↓
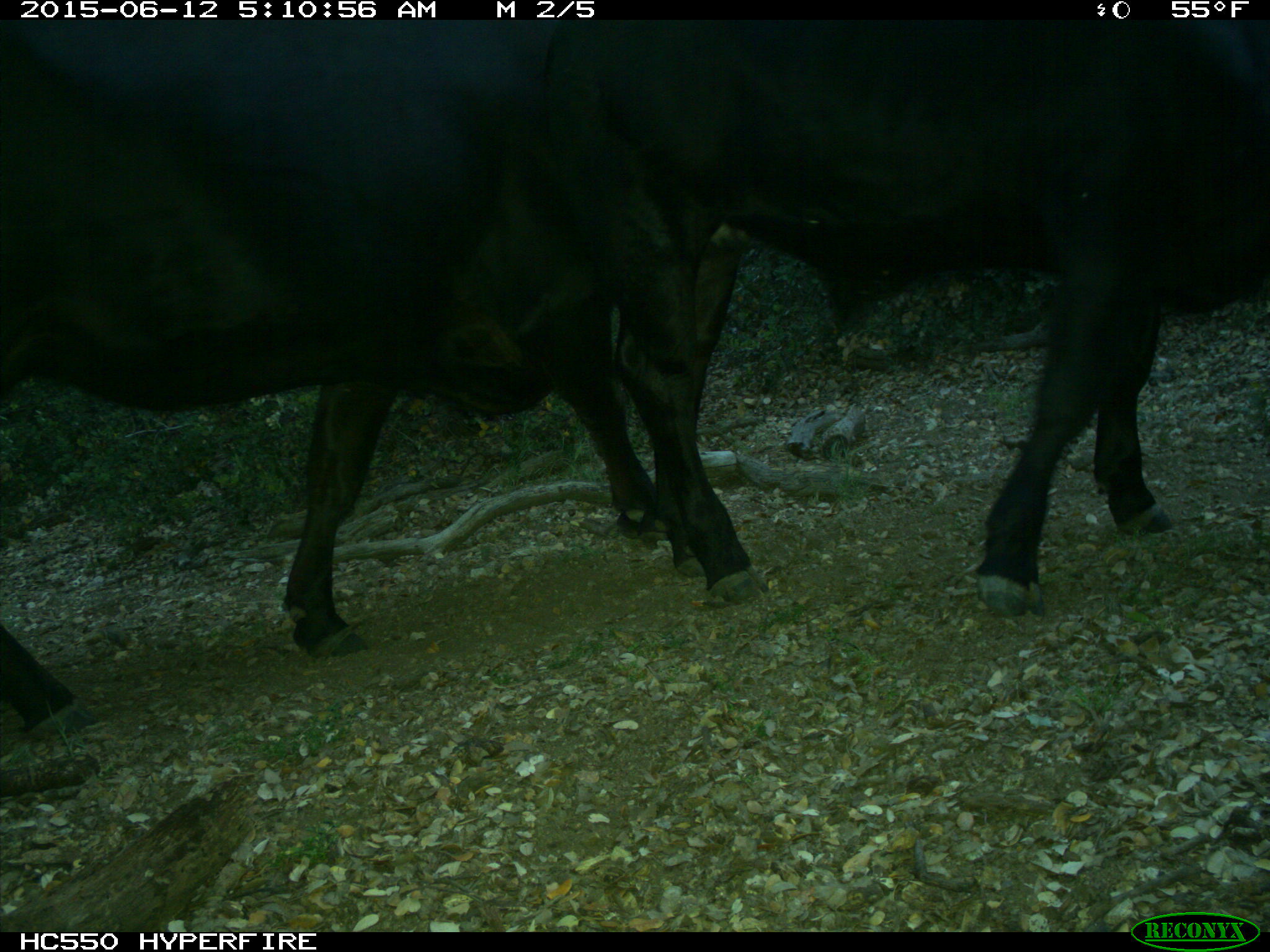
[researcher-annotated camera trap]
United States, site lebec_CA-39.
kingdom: Animalia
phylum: Chordata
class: Mammalia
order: Artiodactyla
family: Bovidae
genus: Bos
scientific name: Bos taurus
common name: domestic cow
Bos taurus (domestic cow).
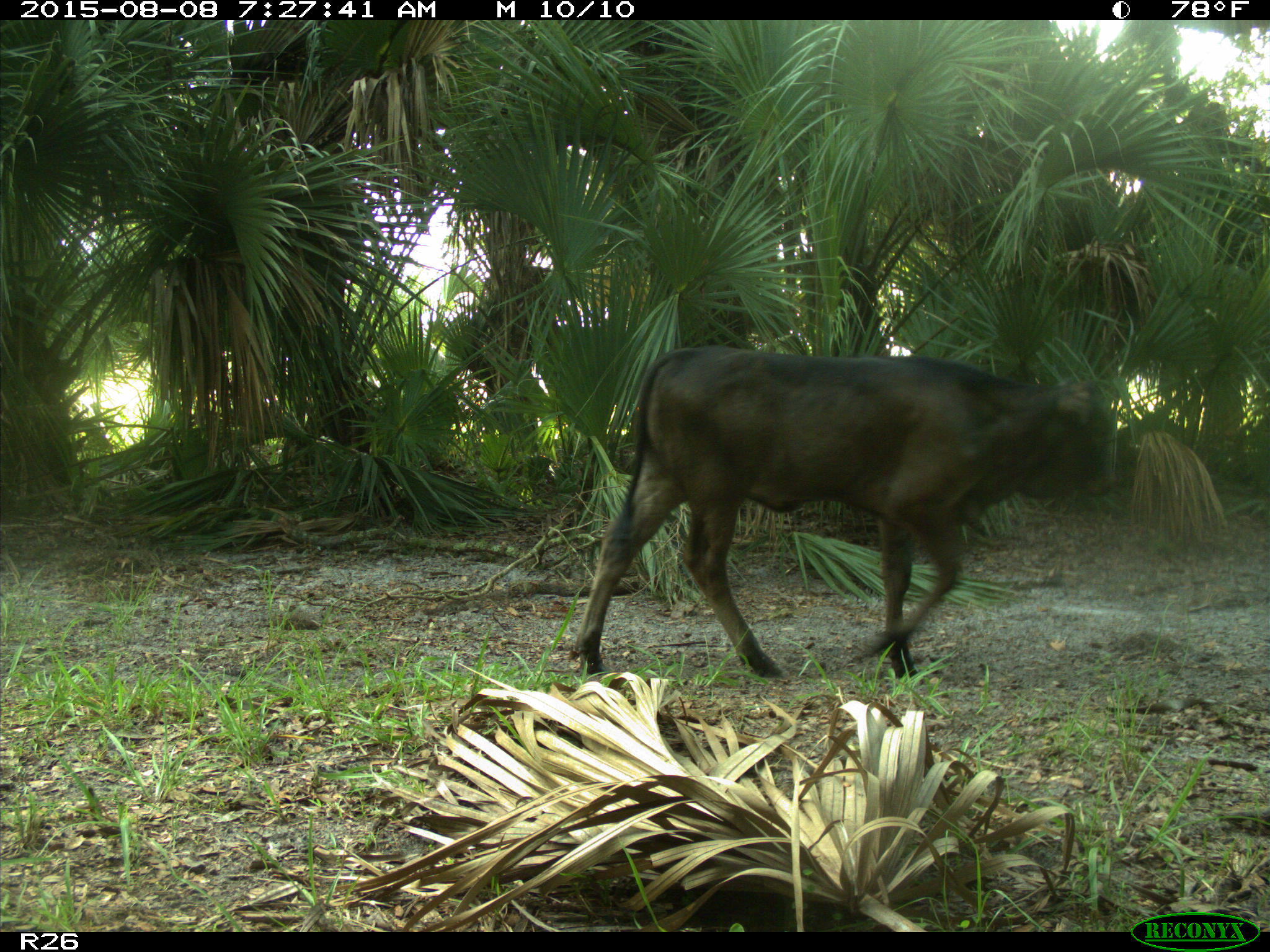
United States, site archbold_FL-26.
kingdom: Animalia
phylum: Chordata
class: Mammalia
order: Artiodactyla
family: Bovidae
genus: Bos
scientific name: Bos taurus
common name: domestic cow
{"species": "Bos taurus (domestic cow)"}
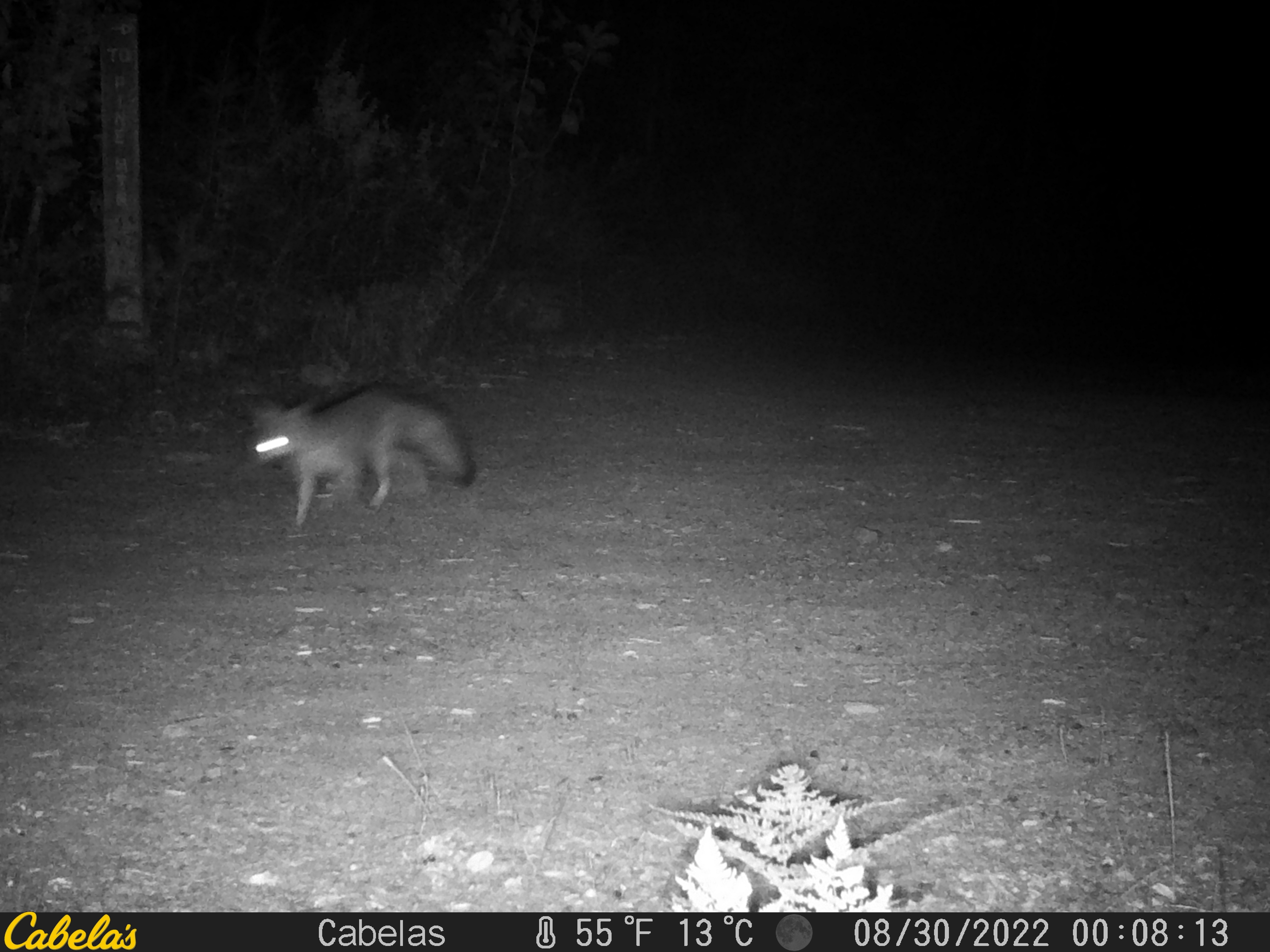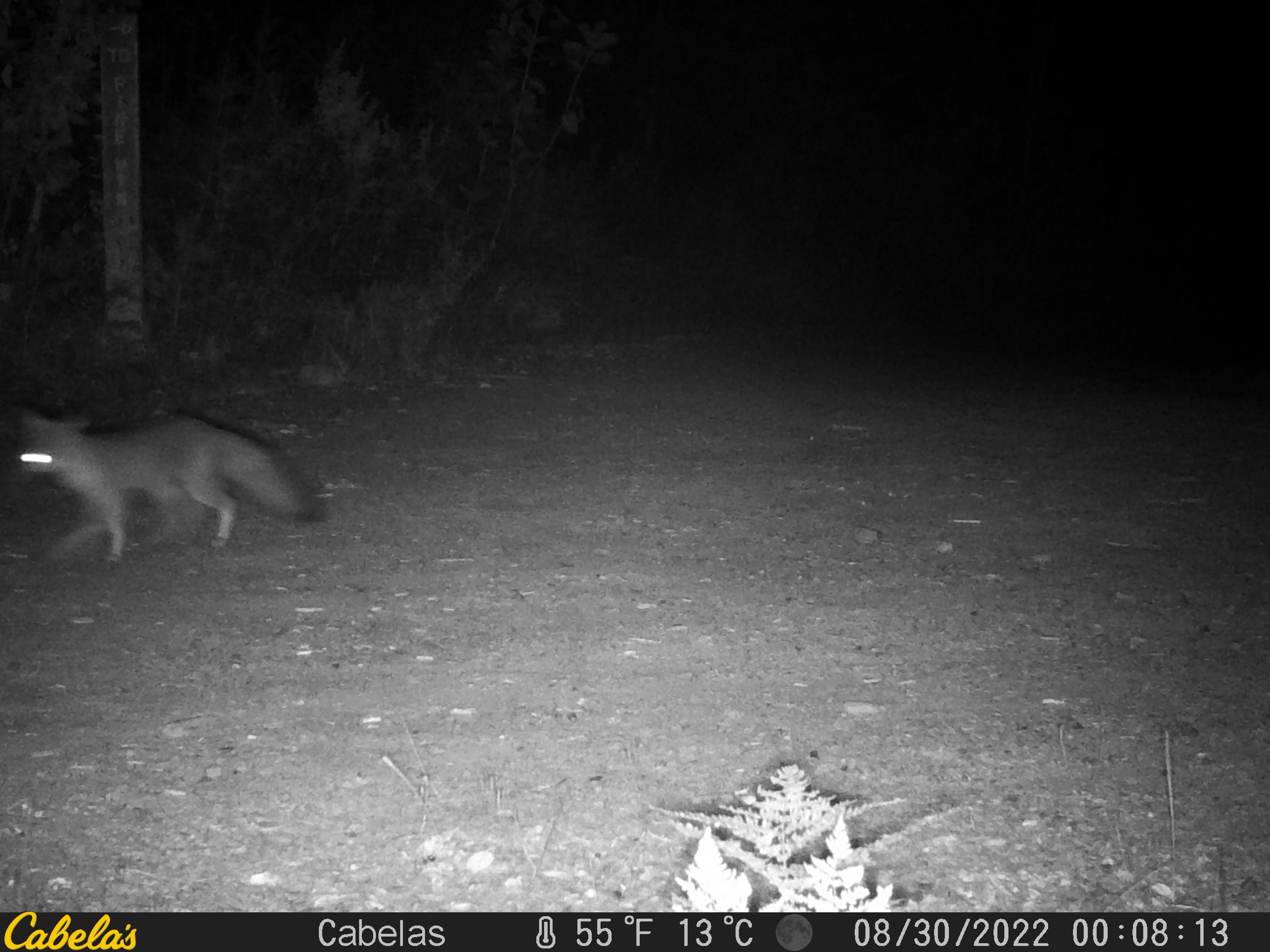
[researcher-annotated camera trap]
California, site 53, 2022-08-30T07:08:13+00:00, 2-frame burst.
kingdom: Animalia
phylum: Chordata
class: Mammalia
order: Carnivora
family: Canidae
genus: Urocyon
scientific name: Urocyon cinereoargenteus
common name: gray fox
↑
### [Your objective]
Copy the data in full. No pictures belong in the copy.

### [Answer to this problem]
[researcher-annotated camera trap]
United States, site lebec_CA-39.
kingdom: Animalia
phylum: Chordata
class: Mammalia
order: Artiodactyla
family: Bovidae
genus: Bos
scientific name: Bos taurus
common name: domestic cow
Bos taurus (domestic cow).
United States, site archbold_FL-26.
kingdom: Animalia
phylum: Chordata
class: Mammalia
order: Artiodactyla
family: Bovidae
genus: Bos
scientific name: Bos taurus
common name: domestic cow
{"species": "Bos taurus (domestic cow)"}
[researcher-annotated camera trap]
California, site 53, 2022-08-30T07:08:13+00:00, 2-frame burst.
kingdom: Animalia
phylum: Chordata
class: Mammalia
order: Carnivora
family: Canidae
genus: Urocyon
scientific name: Urocyon cinereoargenteus
common name: gray fox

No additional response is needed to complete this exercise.